Valerii Osadchuk
Zunächst einmal lenkte die Invasion Russlands in der Ukraine – einem der größten Staaten Europas – die Aufmerksamkeit der Fachwelt auf ein Thema, das zuvor kaum diskutiert worden war: die Sicherstellung des Funktionierens des Stromnetzes unter Bedingungen umfassender Feindseligkeiten und gezielter Angriffe auf kritische zivile Infrastruktur.
Der erste massive Angriff auf die Anlagen des ukrainischen Übertragungsnetzes erfolgte am 11. September 2022. An diesem Tag wurden aufgrund russischer Raketenangriffe mehrere Mitarbeiter von NPC Ukrenergo an ihrem Arbeitsplatz getötet – Mitarbeiter von Umspannwerken, die lediglich ihre Arbeit verrichteten, um die Stromversorgung aufrechtzuerhalten. Nach diesem Angriff wurde klar, dass weitere Angriffe folgen würden und dringende Vorbereitungen erforderlich waren.
Ukrenergo begann umgehend mit der Stärkung der Widerstandsfähigkeit des ukrainischen Stromnetzes. Gemeinsam mit der Regierung identifizierte das Unternehmen wichtige Übertragungsnetzanlagen, deren Hochspannungsausrüstung vor russischen Raketen- und Drohnenangriffen geschützt werden musste.

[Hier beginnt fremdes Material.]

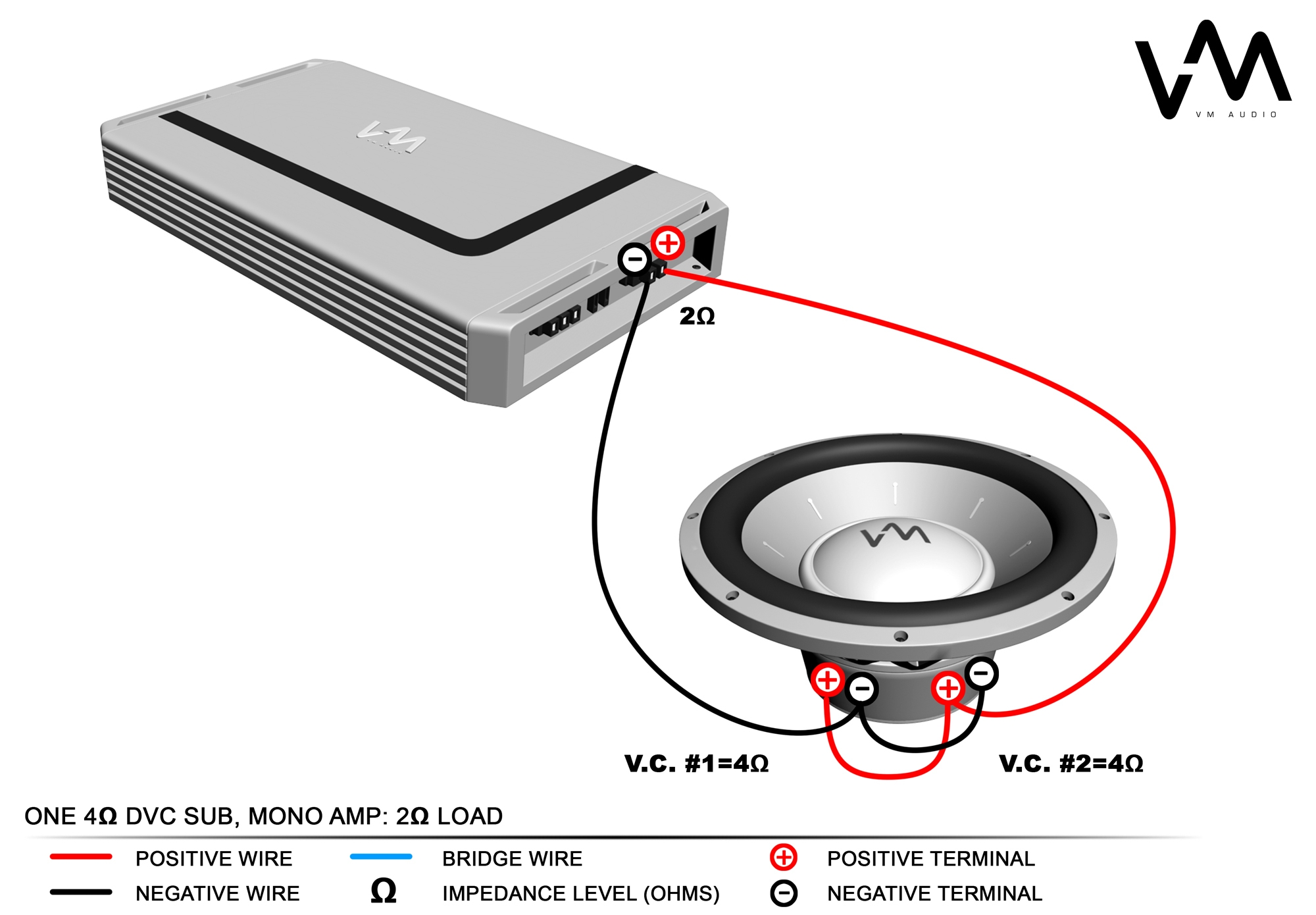 VM AUDIO

2Ω

V.C. #1=4Ω

V.C. #2=4Ω

ONE 4Ω DVC SUB, MONO AMP: 2Ω LOAD

POSITIVE WIRE
NEGATIVE WIRE
BRIDGE WIRE
Ω IMPEDANCE LEVEL (OHMS)
POSITIVE TERMINAL
NEGATIVE TERMINAL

In kurzer Zeit errichtete Ukrenergo eigenständig einen Sofortschutz an allen Anlagen – Sandsäcke und Gabionen zum Schutz vor Kollateralschäden (Splitter) im Falle von Drohnenangriffen. Später begannen die Arbeiten für einen umfassenderen Schutz – massive Stahlbetonkonstruktionen, die Transformatoren vor direkten Treffern durch Drohnen und Raketensplittern schützen sollen. Diese Bemühungen dauern bis heute an.
Die Erfahrung hat gezeigt, dass mehrere Faktoren entscheidend sind, um dem Energieterrorismus des Aggressorstaates wirksam entgegenzuwirken:
- Aufrechterhaltung von Reserven an Hochspannungsanlagen, insbesondere Transformatoren, um eine Notfallwiederherstellung zu ermöglichen. Die Herstellung eines leistungsstarken Transformators dauert mehrere Monate bis über ein Jahr; solche Anlagen sind äußerst selten und auf dem Markt nicht ohne Weiteres erhältlich. Dank umfangreicher internationaler Finanz- und Geberhilfe gelang es Ukrenergo, die Stabilität des Stromnetzes in den ersten Jahren des umfassenden Krieges aufrechtzuerhalten, und die weitere Unterstützung ist nach wie vor von entscheidender Bedeutung.
- Physischer Schutz für wichtige Anlagen des Übertragungsnetzes. Unsere Partner sind besonders an den weitreichenden Erfahrungen von Ukrenergo interessiert mit innovativen Lösungen, wie beispielsweise der unterirdischen Verlegung wichtiger Komponenten von Umspannwerken, einschließlich Kontrollräumen.
Eine ausreichende Anzahl qualifizierter, eigener Reparaturfachkräfte. Im Laufe des Krieges haben die Teams von Ukrenergo einzigartiges Fachwissen entwickelt. So wurde beispielsweise im vergangenen Jahr in einem vom Feind beschädigten Umspannwerk der Austausch eines Transformators (einschließlich Lieferung, Installation und Anschluss) in nur 21 Tagen abgeschlossen. In anderen europäischen Ländern dauern ähnliche Arbeiten in der Regel 3–4 Monate. Ein großer Vorteil für Ukrenergo sind die eigenen Vollzeit-Reparaturteams, im Gegensatz zu vielen anderen Netzbetreibern weltweit, die stark auf Auftragnehmer angewiesen sind, die Aufträge jederzeit ablehnen können.